#### [Work to complete]
Can you lay out the items below as a Markdown table with the columns "Row" and "Line", starting at the line that contains "Compared to both" and ending at the line that contains "Result: 5.99", with blank lines left out?

Excerpts of spatial question data:

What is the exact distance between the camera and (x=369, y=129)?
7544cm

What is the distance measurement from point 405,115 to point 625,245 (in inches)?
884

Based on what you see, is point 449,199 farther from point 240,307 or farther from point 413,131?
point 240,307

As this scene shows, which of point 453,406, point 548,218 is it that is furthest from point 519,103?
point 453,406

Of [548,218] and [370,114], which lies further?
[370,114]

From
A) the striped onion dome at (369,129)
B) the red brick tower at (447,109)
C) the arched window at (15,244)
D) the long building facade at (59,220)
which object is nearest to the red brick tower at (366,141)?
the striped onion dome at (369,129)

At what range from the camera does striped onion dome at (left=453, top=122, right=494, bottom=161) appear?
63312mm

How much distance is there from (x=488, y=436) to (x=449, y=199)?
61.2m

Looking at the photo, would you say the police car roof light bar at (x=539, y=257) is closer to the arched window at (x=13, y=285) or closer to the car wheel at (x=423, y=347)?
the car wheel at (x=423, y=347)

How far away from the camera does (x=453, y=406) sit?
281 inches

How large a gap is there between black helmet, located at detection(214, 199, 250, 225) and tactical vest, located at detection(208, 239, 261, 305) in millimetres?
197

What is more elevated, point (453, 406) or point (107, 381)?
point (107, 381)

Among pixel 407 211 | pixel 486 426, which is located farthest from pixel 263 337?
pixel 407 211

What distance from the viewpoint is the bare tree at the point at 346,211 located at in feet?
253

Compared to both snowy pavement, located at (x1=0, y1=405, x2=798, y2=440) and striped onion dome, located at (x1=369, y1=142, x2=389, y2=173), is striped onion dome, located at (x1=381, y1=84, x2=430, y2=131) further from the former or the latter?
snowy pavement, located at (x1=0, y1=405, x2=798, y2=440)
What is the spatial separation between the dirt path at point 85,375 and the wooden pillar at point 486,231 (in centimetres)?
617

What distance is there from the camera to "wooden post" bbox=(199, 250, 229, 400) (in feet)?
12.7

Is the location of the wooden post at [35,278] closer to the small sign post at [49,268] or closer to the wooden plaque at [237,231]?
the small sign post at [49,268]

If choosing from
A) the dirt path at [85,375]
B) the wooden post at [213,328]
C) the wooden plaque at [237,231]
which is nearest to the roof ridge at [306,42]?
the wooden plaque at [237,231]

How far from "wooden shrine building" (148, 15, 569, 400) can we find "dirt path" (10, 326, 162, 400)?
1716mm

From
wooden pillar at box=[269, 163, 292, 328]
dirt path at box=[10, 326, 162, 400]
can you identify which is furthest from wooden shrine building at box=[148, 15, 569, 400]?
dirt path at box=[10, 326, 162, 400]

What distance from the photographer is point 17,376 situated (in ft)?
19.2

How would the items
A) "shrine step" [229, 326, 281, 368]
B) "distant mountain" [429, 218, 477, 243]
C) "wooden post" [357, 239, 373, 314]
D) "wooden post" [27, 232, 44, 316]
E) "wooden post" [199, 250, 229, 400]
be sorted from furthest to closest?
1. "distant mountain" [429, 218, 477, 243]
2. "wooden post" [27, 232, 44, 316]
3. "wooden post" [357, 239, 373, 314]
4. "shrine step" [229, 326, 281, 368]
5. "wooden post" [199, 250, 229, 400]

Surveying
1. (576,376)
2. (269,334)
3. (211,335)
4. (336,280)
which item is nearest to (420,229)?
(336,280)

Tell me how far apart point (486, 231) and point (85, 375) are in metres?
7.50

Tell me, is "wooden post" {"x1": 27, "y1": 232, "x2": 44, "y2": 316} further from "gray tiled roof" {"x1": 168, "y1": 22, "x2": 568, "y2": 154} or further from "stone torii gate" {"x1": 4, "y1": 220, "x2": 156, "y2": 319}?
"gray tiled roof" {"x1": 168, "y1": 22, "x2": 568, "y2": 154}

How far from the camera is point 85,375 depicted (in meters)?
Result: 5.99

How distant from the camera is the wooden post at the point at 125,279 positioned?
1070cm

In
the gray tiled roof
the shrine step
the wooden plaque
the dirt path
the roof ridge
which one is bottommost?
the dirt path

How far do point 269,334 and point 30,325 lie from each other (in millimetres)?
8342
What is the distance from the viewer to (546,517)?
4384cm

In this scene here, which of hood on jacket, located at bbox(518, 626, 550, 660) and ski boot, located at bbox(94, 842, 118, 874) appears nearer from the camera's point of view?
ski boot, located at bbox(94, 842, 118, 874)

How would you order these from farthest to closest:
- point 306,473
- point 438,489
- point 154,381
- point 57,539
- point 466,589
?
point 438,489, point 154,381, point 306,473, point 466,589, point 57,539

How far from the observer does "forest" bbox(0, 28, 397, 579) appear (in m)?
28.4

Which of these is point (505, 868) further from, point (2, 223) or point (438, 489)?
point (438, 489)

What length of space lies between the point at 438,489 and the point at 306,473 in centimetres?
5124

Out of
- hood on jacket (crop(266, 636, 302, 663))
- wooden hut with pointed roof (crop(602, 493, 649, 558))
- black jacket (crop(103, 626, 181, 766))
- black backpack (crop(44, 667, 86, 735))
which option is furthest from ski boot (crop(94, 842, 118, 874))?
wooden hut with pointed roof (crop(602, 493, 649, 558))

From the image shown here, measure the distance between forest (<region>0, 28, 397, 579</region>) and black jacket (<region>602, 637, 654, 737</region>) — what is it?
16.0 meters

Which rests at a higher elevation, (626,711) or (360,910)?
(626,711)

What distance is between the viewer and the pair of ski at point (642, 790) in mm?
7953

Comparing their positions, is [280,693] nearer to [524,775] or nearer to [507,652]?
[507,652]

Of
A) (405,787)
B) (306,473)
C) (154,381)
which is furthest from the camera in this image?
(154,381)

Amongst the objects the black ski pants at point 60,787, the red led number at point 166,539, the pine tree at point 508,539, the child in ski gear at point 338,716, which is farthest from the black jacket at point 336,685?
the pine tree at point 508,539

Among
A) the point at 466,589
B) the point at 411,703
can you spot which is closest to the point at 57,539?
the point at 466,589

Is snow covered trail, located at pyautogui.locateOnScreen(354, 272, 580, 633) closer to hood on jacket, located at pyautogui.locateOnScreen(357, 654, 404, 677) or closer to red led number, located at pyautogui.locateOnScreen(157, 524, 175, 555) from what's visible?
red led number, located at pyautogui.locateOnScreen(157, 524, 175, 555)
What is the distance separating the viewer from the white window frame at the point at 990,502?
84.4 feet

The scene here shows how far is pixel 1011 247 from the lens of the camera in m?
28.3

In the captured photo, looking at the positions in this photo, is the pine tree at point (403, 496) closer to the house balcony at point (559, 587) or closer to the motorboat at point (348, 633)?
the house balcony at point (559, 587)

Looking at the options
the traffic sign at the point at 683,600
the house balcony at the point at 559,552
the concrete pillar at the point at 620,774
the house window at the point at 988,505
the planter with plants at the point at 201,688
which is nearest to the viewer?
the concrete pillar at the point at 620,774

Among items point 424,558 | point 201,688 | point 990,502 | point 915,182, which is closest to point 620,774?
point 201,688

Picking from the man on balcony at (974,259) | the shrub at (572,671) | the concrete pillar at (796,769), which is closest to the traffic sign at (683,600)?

#### [Finished answer]
| Row | Line |
|---|---|
| 1 | Compared to both snowy pavement, located at (x1=0, y1=405, x2=798, y2=440) and striped onion dome, located at (x1=369, y1=142, x2=389, y2=173), is striped onion dome, located at (x1=381, y1=84, x2=430, y2=131) further from the former or the latter? |
| 2 | snowy pavement, located at (x1=0, y1=405, x2=798, y2=440) |
| 3 | What is the spatial separation between the dirt path at point 85,375 and the wooden pillar at point 486,231 (in centimetres)? |
| 4 | 617 |
| 5 | What distance is there from the camera to "wooden post" bbox=(199, 250, 229, 400) (in feet)? |
| 6 | 12.7 |
| 7 | Is the location of the wooden post at [35,278] closer to the small sign post at [49,268] or closer to the wooden plaque at [237,231]? |
| 8 | the small sign post at [49,268] |
| 9 | If choosing from |
| 10 | A) the dirt path at [85,375] |
| 11 | B) the wooden post at [213,328] |
| 12 | C) the wooden plaque at [237,231] |
| 13 | which is nearest to the roof ridge at [306,42]? |
| 14 | the wooden plaque at [237,231] |
| 15 | How far from "wooden shrine building" (148, 15, 569, 400) can we find "dirt path" (10, 326, 162, 400)? |
| 16 | 1716mm |
| 17 | From |
| 18 | wooden pillar at box=[269, 163, 292, 328] |
| 19 | dirt path at box=[10, 326, 162, 400] |
| 20 | can you identify which is furthest from wooden shrine building at box=[148, 15, 569, 400]? |
| 21 | dirt path at box=[10, 326, 162, 400] |
| 22 | What distance from the photographer is point 17,376 situated (in ft)? |
| 23 | 19.2 |
| 24 | How would the items |
| 25 | A) "shrine step" [229, 326, 281, 368] |
| 26 | B) "distant mountain" [429, 218, 477, 243] |
| 27 | C) "wooden post" [357, 239, 373, 314] |
| 28 | D) "wooden post" [27, 232, 44, 316] |
| 29 | E) "wooden post" [199, 250, 229, 400] |
| 30 | be sorted from furthest to closest? |
| 31 | 1. "distant mountain" [429, 218, 477, 243] |
| 32 | 2. "wooden post" [27, 232, 44, 316] |
| 33 | 3. "wooden post" [357, 239, 373, 314] |
| 34 | 4. "shrine step" [229, 326, 281, 368] |
| 35 | 5. "wooden post" [199, 250, 229, 400] |
| 36 | Surveying |
| 37 | 1. (576,376) |
| 38 | 2. (269,334) |
| 39 | 3. (211,335) |
| 40 | 4. (336,280) |
| 41 | which item is nearest to (420,229)? |
| 42 | (336,280) |
| 43 | Tell me how far apart point (486, 231) and point (85, 375) are in metres? |
| 44 | 7.50 |
| 45 | Tell me, is "wooden post" {"x1": 27, "y1": 232, "x2": 44, "y2": 316} further from "gray tiled roof" {"x1": 168, "y1": 22, "x2": 568, "y2": 154} or further from "stone torii gate" {"x1": 4, "y1": 220, "x2": 156, "y2": 319}? |
| 46 | "gray tiled roof" {"x1": 168, "y1": 22, "x2": 568, "y2": 154} |
| 47 | How far from the camera is point 85,375 depicted (in meters)? |
| 48 | Result: 5.99 |